Les faits
Un salarié soumis à un forfait en jours contestait la validité de sa convention. L’accord collectif d’entreprise prévoyait un document déclaratif mensuel et un entretien annuel, mais aucune procédure concrète ne permettait au salarié de signaler une surcharge de travail ni d’obtenir une régulation effective de sa charge.
La question juridique
Un accord collectif prévoyant un document déclaratif mensuel et un entretien annuel, mais sans mécanisme d’alerte permettant au salarié de signaler une surcharge, satisfait-il aux exigences légales ?
La solution de la Cour de cassation
La chambre sociale rejette le pourvoi de l’employeur. Elle rappelle que l’accord collectif doit assurer des garanties effectives pour préserver la santé et la sécurité des salariés (articles L. 3121-60 et L. 3121-64 du Code du travail). Un document déclaratif et un entretien annuel ne suffisent pas si aucune procédure de signalement et de régulation n’est prévue.
Analyse côté employeur
La Cour élève le niveau d’exigence : au-delà du suivi passif (documents, entretiens), l’accord doit prévoir un circuit d’alerte actif. L’employeur doit non seulement constater mais aussi réagir face aux signaux de surcharge. C’est une obligation de moyens renforcée.

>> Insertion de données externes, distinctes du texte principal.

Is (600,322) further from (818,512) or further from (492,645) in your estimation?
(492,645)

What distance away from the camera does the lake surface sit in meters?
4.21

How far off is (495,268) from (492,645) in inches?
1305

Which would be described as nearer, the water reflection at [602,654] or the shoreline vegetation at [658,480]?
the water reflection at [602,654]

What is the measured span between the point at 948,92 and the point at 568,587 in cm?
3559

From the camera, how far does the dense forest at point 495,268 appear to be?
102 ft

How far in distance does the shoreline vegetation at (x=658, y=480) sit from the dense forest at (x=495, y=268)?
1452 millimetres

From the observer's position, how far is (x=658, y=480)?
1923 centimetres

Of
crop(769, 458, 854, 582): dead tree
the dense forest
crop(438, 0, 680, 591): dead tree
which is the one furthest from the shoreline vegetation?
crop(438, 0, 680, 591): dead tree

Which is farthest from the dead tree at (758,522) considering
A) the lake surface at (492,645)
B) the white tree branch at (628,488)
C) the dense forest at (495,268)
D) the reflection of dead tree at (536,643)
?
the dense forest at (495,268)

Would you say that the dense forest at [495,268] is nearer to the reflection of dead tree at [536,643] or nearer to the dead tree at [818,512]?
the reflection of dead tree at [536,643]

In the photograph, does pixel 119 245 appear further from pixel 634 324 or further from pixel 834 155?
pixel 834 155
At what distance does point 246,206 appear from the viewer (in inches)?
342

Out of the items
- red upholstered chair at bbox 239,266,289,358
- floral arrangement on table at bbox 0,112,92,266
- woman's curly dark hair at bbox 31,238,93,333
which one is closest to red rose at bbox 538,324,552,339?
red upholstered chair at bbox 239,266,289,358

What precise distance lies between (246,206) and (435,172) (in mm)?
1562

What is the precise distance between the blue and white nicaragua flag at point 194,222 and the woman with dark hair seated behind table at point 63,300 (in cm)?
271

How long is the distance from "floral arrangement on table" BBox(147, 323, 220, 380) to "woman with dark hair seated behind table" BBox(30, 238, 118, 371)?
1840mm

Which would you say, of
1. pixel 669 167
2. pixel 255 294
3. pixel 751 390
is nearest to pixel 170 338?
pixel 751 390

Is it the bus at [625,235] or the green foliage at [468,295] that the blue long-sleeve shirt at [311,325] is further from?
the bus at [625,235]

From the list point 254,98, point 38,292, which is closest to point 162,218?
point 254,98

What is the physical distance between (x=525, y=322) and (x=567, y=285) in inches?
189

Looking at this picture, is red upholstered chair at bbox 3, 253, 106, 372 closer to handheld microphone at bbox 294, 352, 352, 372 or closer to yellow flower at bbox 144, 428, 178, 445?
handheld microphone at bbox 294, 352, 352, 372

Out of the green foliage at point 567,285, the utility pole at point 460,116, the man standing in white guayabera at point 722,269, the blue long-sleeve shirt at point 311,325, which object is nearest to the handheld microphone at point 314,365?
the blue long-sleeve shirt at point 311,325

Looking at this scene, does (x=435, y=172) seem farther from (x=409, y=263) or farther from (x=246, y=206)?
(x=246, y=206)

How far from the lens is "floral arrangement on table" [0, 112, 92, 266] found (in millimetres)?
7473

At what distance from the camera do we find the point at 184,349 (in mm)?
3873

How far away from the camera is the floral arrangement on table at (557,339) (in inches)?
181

Conséquences pratiques pour les DRH
- Intégrer un droit d’alerte du salarié dans l’accord collectif avec obligation de réponse de l’employeur dans un délai défini.
- Prévoir un mécanisme de régulation (réduction des missions, aménagement des délais) en cas de surcharge signalée.
- Documenter les réponses apportées aux alertes des salariés.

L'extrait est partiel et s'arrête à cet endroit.